Wafiq sang Juara yang Peduli dari Pacitan
Minggu lalu Sulih Dewiyanti SPd, Kepala PAUD Siti Pdmirah di Pucangsewu, mengunjungi kediaman Wafiq Maroja untuk menyampaikan salam dan selamat dari Pak Haryono Suyono. Kedua orang tua menerima salam itu dengan hangat dan menayakan kok Bapak Haryono sudah mendengar tentang anaknya.
Pertemuan itu juga minta sambil ijin untuk interview karena putranya baru saja meraih Medali Perak pada kejuaraan Matematika Internasional yang diselenggarakan di Bulgaria. diikuti Wadari seluruh dunia. Wafiq yang beralamat di RT 02/RW 04 Bengkal, Desa Tanjungsari, Kecamatan Pacitan, Kabupaten Pacitan, Jawa Timur sejak kecil dibesarkan dikota Pacitan.
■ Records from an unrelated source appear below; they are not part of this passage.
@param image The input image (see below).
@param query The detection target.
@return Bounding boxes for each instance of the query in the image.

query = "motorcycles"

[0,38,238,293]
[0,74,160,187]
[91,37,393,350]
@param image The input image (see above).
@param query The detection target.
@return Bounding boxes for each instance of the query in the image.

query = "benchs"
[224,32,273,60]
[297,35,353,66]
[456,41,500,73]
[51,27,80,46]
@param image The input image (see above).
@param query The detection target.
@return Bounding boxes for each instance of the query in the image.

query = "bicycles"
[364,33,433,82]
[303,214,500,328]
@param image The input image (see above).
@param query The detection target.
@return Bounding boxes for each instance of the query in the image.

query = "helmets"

Wafiq Maroja adalah anak kedua dari pasangan Bapak Sudarmadi SP.d yang sebagai pensiunan guru di Kecamatan Arjosari yang ibunya bernama Benti Malikhah.
Sejak masih duduk di bangku SD Wafiq sudah memiliki hoby mengikuti lomba OSN Matematika dan selalu mendapatkan kejuaraan. Sampai ke tingkat SMP pada tahun 2012 tetap rajin mengikuti lomba matematika sampai ke luar kota di Batam dan Surakarta. Pada saat duduk di bangku SMA mengikuti lomba tingkat Nasional di Palembang dan juga di Jogjakarta yang kedua-duanya memperoleh juara harapan. Sejak di Universitas Gadjah Mada, pada tahun 2019 mengikuti lomba matematik tingkat Nasional mendapat kejuaraan tingkat nasional dan memperoleh medali emas.
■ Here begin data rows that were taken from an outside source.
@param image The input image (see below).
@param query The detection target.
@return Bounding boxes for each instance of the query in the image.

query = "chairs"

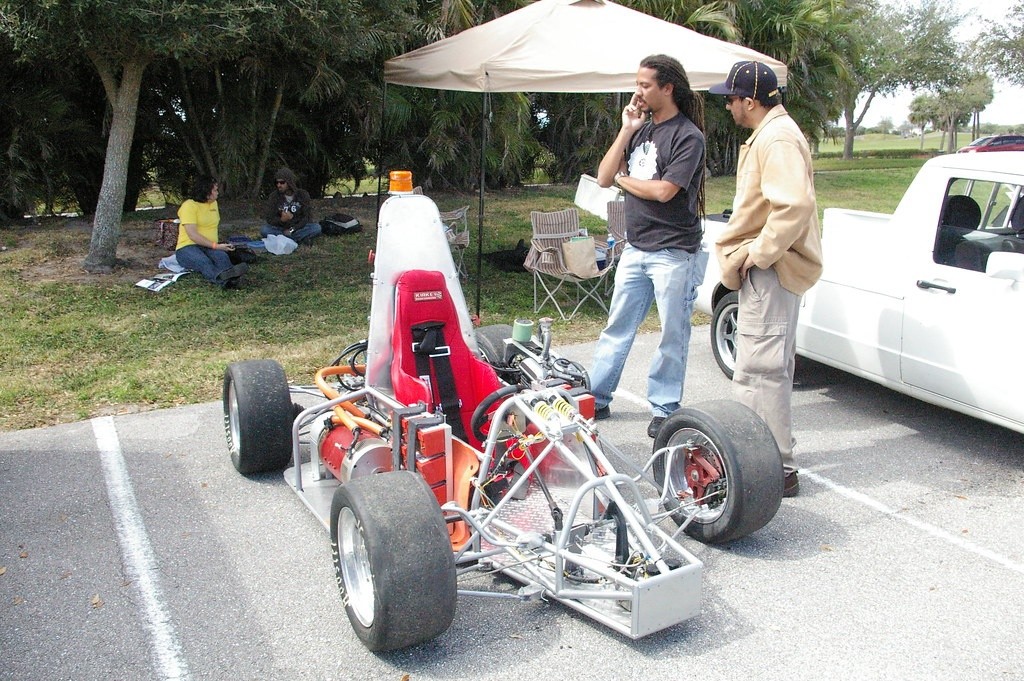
[391,271,542,476]
[1002,195,1024,254]
[413,185,470,278]
[935,194,993,273]
[524,209,608,320]
[595,201,627,296]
Dalam kehidupan pribadi bersama keluarganya Wafic sangat peduli ikut membantu ibunya sehingga diksayang oleh kedua orang tua dan saudaranya. Kita ingat juga seorang tokoh ahli Matematika dari Pacitan Drs. Waliyadi, kakak pembimbing saya pada Pandu Rakyat (Pramuka) di Pacitan yang kemudian menjadi Kepala SMA di Jakarta. Beliau sempat peduli mengajar Matematika melalui TVRI dan mendapat perhatian khalayak yang sangat tinggi. Rupanya Pacitan melahirkan banyak ahli-ahli Matematika yang unggul. Mungkin karena kelahiran Pacitan, pada waktu studi di Universitas Chicago tingkat Doktor, kami diwajibkan mengikuti Kuliah Matematika untuk tiga semester. Pada Semester I kuliah itu diikuti 45 mahasiswa. Mereka yang nilainya A atau B+ boleh terus ke Semester berikutnya. Pada Semester lanjutan jumlah mahasiswa menyusut menjadi 15. Pada semester ke III jumlah mahasiswa tinggal tiga orang, satu dari Korea, satu dari Amerika dan satu dari Indonesia. Sang mahasiswa dari Amerika tergolong “sombong” tidak suka bergaul dengan mahasiswa dari Korea dan Indonesia yang relatif diam karena bahasa Inggris yang pas-pasan. Untung mahasiswa dari Korea cantik dan ramah sehingga bisa diajak saling peduli kalau ada setumpuk pekerjaan rumah. Di tempat kuliah kita saling peduli dan bersama memecahkan masalah sehingga sampai ke rumah tinggal menulis hasil dengan pendekatan yang berbeda. Kalau pendekatannya sama kita berdua akan mendapat nilai nol karena dianggap kerja sama. Teman kita mahasiswa Amerika tidak pernah bisa menyelesaikan pekerjaan rumah. Dua orang uang relatif diam selalu selesai dan rapi dengan pekerjaan rumah. Pada ujian akhir kita dari Asia mendapat pujian sedangkan mahasiswa Amerika akhirnya memberikan apresiasi kepada dua rekannya yang banyak diam dari Asia.